# Extrait du document
"""

L’accusation, convaincue que l’accusé a cherché sa fille pour la supprimer,
a requis 30 ans. Pour la défense, il l’a tuée par peur de la voir s’échapper.
Cour d’assises de Loir-et-Cher
Recroquevillé dans le box, la tête baissée, Rabah Cherchour s’est bouché les oreilles, hier matin, pour ne pas entendre le médecin légiste puis l’expert en balistique, disséquer toute l’horreur de son crime commis le 14 avril 2007, à Salbris.
Lors de cette troisième et dernière journée de procès, Me Éric Najsztat s’est fait le porte-parole d’Éric Heller, ce jeune homme qui a failli mourir aux côtés de Nahima Cherchour. « Éric n’est plus qu’une ombre vêtue de noir, il est l’expression de la souffrance et de l’absence de sa compagne. En trouvant l’amour, il a aussi croisé la mort. Il n’a pas sa place dans le secret abîme de Rabah Cherchour, il ne lui a pas volé sa fille. Si l’accusé avait mené une vraie vie de père, il aurait accepté de la voir se marier à l’église ou à la mosquée, qu’elle porte le nom d’un autre ; il aurait accepté de les voir vivre ensemble. »
L’avocat a également dressé un parallèle saisissant entre le père et la fille : « Elle a mis autant d’énergie à lui échapper que lui à développer des stratagèmes pour la retrouver. Malheureusement, tout ce qu’elle a redouté s’est déroulé. Éric, le gendre idéal, se projetait avec elle dans une vie familiale normale. Il ne pouvait imaginer une telle issue : un père ne tue pas son enfant. » Le conseil de la victime ne croit pas à un crime irréfléchi et passionnel : « Ce fut une exécution. Blessé de deux balles, Éric Heller s’attendait à un autre coup de feu : celui de Rabah Cherchour se suicidant, mais il ne s’est pas produit. »
Dans son réquisitoire, Dominique Puechmaille, avocat général, dit ne pas comprendre ce geste meurtrier, mais la magistrate se dit convaincue que Rabah Cherchour a recherché obsessionnellement sa fille, uniquement dans le but de la supprimer. L’accusation voit dans la fugue de Nahima, le 13 février 2003, le point de départ de la mécanique criminelle du père. « Il n’a jamais eu de relation fusionnelle avec sa fille qui, confiée à ses grands-parents, n’a jamais vécu avec lui. Elle est partie pour rompre avec un carcan familial et éducatif qui lui pesait. »

"""

# Données enregistrées
"""

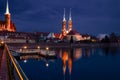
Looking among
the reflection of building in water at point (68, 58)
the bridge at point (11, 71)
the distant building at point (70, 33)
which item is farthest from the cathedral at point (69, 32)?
the bridge at point (11, 71)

"""

# Tâches à faire
• a. Recopiez tel quel, dans l'article sur le procès, le passage qui commence par les mots contenant "L’accusation, convaincue que" et se termine par "la voir s’échapper.".
• b. Écrivez la suite de l'article sur le procès de Rabah Cherchour, à partir de sa dernière phrase.
Le matériel placé après l'article vient d'une autre source.

# Réponses par tâche
• a.
L’accusation, convaincue que l’accusé a cherché sa fille pour la supprimer,
a requis 30 ans. Pour la défense, il l’a tuée par peur de la voir s’échapper.

• b.
Le ministère public décrit ensuite un homme « déterminé et froid », qui tente de donner « une apparence spontanée et irréfléchie » à son crime. La préméditation, à ses yeux, ne fait aucun doute : « Il a fait croire qu’il se réconciliait avec sa fille pour la mettre en confiance. Quand ils sont arrivés à son domicile de Salbris, les armes étaient déjà chargées. Depuis le début de l’enquête, il dit ne plus se souvenir du drame, mais son amnésie est à géométrie variable. »
Une peine de trente ans de réclusion est requise à l’encontre de l’accusé.
“ Dans sa tête,
il ne sortira
jamais
de prison ”
Au cours d’une plaidoirie de trois heures, les avocats de la défense, Mes Jacques et Jean-Michel Sieklucki, vont s’efforcer d’apporter une explication à un acte « monstrueux, absurde et contre nature ».
Le premier demande aux jurés de ne pas s’arrêter aux apparences trompeuses : « L’aspect culturel et religieux n’a rien à voir avec ce dossier. La famille Cherchour ne vit pas dans une tradition étouffante et obscurantiste, mais bien dans l’ouverture et la tolérance. Rabah Cherchour a, de son côté, mené une existence décousue, aimant le tiercé, fréquentant les femmes ; mais il a toujours veillé à s’occuper de sa fille, avec qui il avait une relation passionnelle. Pourquoi est-elle partie ? Sa famille nourrissait peut-être trop d’attentes tandis qu’elle aspirait à vivre sa vie. Elle a eu peur lorsqu’elle a appris que son père et son oncle la recherchaient, craignant sans doute leur réaction. Mais il n’a jamais été question de séquestration ou de mariage forcé. »
Pour le bâtonnier Jean-Michel Sieklucki, c’est la disparition de Nahima qui a entraîné l’effondrement moral et psychologique du père. « Ce départ sans explications a laissé toute la famille dans le vide. Rabah Cherchour a entamé des recherches légitimes de la part d’un père inquiet. Il allait, tôt le matin, à Paris, non pas pour l’épier, mais simplement pour la voir, constater qu’elle allait bien. C’était sa bouffée d’oxygène. »
L’avocat tourangeau explique alors que, si Rabah Cherchour a tué sa fille, c’est parce que, plongé dans une détresse affective profonde, il a eu peur de la voir s’échapper à nouveau. Mais il n’a pas prémédité son crime. « Dans sa tête, il ne sortira jamais de prison. Laissez-lui l’espoir de retrouver un jour la liberté et de faire face à ses actes et à l’absence de sa fille. »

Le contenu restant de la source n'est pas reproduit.